What to do
(1) Decide whether each statement below agrees with the discussion of Rite Aid's virtual care: (a) Ed Rosenbaum reports being satisfied with treatment at walk-in clinics run by Rite Aid's competitors; (b) Lee Peterson states that Rite Aid clearly tested the service first; (c) Tina Lahti expects online care to carry a higher fee than an office visit. For each, answer yes or no and quote the deciding words of the text.
(2) In the discussion of Rite Aid's virtual care, which group does Ed Rosenbaum say the service will not be popular with?
(3) Carry on the discussion of Rite Aid's virtual care from its final sentence.

Given text
--

Given the length of the trial and Rite Aid’s choice to now expand, it seems reasonable to believe they have found sufficient consumer engagement in this.

I suspect that in healthcare there are likely situations where face-to-face is better and others where digital or virtual is better.

Although this will undoubtedly differ by individual and shift over time, this could create a great set of opportunities for Rite Aid. The specific health missions they are better able to serve may result in a different balance of product sales in store and allow them to further differentiate their offer.

It will be interesting to see what happens…

Lee Peterson
Guest
9 years 2 months ago

So, this is basically a place to get prescriptions? Fill in the blanks and boom! Oxycontin! Not sure what other ‘advice’ the computer would dole out?

To me, it’s bad enough talking to doctors now who will, after a 15 minute conversation, prescribe a drug to ‘see if this’ll work’ —let alone having a machine do it. Unless, of course, you’re a Drugstore Cowboy.

Pretty dehumanizing. You’d hope that Rite Aid tested this first, or, maybe they know something us retailers don’t.

Ed Rosenbaum
Guest
9 years 2 months ago

I echo Max’s comments. The walk-in clinics operated by Rite Aid’s competition seem to be successful. The times I have had to use them I have come away satisfied with the treatment received. I am a little surprised Rite Aid did not choose this route.

It is not customary for Rite Aid to be the leader; but maybe this is that instance. This will not be popular with the older generation who are less than computer savvy. But over time, may gain a degree of acceptance with them.

Tina Lahti
Guest
Tina Lahti
9 years 2 months ago

They will eventually choose online care from home. I think that many consumers already think that medical professionals are as much a barrier to as they are a provider of health care products and services. Consumers suspect that that the only reason doctors insist on office visits for obvious ailments is so that a fee can be collected. Online care will offer a lower fee and less inconvenience for the patient.

--

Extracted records
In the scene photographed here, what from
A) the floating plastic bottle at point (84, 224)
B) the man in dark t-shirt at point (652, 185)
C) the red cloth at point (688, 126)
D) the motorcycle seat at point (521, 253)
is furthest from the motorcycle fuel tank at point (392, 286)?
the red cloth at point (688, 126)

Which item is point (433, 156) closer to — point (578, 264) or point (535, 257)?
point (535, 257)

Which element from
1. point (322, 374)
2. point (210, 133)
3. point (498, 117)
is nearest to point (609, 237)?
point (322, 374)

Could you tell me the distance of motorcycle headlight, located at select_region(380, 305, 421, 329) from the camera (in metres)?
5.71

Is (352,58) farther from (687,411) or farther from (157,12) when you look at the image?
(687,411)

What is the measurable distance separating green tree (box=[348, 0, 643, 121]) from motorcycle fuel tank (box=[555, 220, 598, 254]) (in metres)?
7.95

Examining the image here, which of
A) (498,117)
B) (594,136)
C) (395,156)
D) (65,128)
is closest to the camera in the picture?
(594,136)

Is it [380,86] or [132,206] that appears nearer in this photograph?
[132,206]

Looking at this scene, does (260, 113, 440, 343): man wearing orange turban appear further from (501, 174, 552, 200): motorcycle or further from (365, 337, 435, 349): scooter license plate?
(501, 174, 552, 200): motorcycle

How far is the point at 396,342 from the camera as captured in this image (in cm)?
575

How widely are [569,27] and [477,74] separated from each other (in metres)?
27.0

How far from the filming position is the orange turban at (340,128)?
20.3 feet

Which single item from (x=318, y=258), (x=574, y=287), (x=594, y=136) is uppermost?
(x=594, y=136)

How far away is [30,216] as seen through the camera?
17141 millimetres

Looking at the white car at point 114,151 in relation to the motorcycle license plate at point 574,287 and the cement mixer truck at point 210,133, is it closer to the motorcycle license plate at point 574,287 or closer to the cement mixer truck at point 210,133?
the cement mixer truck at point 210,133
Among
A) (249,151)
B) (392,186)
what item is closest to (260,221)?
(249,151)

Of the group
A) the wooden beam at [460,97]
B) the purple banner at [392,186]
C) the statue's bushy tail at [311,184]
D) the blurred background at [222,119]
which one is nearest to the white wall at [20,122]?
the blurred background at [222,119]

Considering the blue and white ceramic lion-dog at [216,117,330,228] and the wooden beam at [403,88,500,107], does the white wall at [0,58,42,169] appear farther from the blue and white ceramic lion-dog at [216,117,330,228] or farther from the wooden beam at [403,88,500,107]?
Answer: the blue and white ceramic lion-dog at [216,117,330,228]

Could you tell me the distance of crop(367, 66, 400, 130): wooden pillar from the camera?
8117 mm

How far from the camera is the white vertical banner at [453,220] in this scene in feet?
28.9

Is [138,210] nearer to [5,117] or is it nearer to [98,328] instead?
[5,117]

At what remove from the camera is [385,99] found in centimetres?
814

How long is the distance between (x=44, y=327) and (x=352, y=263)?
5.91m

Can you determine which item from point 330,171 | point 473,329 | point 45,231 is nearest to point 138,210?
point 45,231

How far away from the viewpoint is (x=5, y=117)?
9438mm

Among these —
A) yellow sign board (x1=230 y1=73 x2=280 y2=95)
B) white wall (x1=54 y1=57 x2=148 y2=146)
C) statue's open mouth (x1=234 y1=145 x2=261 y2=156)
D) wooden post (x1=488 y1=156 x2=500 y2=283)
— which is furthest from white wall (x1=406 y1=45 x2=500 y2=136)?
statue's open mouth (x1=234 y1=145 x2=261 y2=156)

--

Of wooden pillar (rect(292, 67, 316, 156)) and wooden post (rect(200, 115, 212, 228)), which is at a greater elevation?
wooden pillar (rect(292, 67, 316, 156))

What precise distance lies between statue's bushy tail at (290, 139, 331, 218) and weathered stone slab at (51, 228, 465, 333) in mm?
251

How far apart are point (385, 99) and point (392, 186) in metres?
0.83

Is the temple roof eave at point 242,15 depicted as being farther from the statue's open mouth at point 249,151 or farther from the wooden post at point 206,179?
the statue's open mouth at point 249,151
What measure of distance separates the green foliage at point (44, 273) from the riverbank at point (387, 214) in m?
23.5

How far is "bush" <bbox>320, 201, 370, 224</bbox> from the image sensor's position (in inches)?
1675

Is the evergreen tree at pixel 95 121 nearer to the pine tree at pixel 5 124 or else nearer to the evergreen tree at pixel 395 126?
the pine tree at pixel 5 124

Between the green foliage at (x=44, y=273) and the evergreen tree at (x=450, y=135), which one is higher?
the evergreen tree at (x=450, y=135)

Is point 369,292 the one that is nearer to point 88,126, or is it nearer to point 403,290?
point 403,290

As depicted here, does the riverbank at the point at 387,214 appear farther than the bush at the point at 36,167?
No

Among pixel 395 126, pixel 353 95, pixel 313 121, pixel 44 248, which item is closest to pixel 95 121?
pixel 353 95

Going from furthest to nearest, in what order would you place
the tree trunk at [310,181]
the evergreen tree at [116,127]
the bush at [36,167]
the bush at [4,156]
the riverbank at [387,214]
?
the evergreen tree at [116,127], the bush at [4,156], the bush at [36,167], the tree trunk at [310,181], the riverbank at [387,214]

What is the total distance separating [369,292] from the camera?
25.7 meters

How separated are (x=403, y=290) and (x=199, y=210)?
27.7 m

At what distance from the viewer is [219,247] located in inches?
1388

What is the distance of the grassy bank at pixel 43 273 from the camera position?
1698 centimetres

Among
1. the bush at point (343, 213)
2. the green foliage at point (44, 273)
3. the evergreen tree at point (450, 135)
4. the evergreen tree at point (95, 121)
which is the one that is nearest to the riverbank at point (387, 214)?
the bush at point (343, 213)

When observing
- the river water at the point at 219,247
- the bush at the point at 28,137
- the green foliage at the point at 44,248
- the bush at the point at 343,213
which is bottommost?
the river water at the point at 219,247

--

Written answers
(1)
(a) Yes: "The times I have had to use them I have come away satisfied with the treatment received."
(b) No: "You’d hope that Rite Aid tested this first, or, maybe they know something us retailers don’t."
(c) No: "Online care will offer a lower fee and less inconvenience for the patient."

(2) The older generation who are less than computer savvy.

(3)
W. Frank Dell II, CMC
Guest
9 years 2 months ago

I think video is the only way to go for this application. In an ideal world, the doctor can pull up a patient record or at least a starting survey to work with. The ability to take a patient temperature and blood pressure is important as well. In-store should help with the pre-work and provide a sound-proof booth for the doctor conference. Prescriptions can be e-mailed to the pharmacy for filling. This concept has potential, but without video I think there will be little use.

Kai Clarke
Guest
9 years 2 months ago

No. This is a great idea for people who are very comfortable with technology, but this leaves the majority of the elderly (who are not as comfortable with technology) uncomfortable. Add to this the inability to have the clinic or doctor file your insurance claim and you have a tremendous reason not to use this service.

Jerry Gelsomino
Guest
9 years 2 months ago

It may become really popular if it is the fastest way to get medical advice for “the little things that pain you.”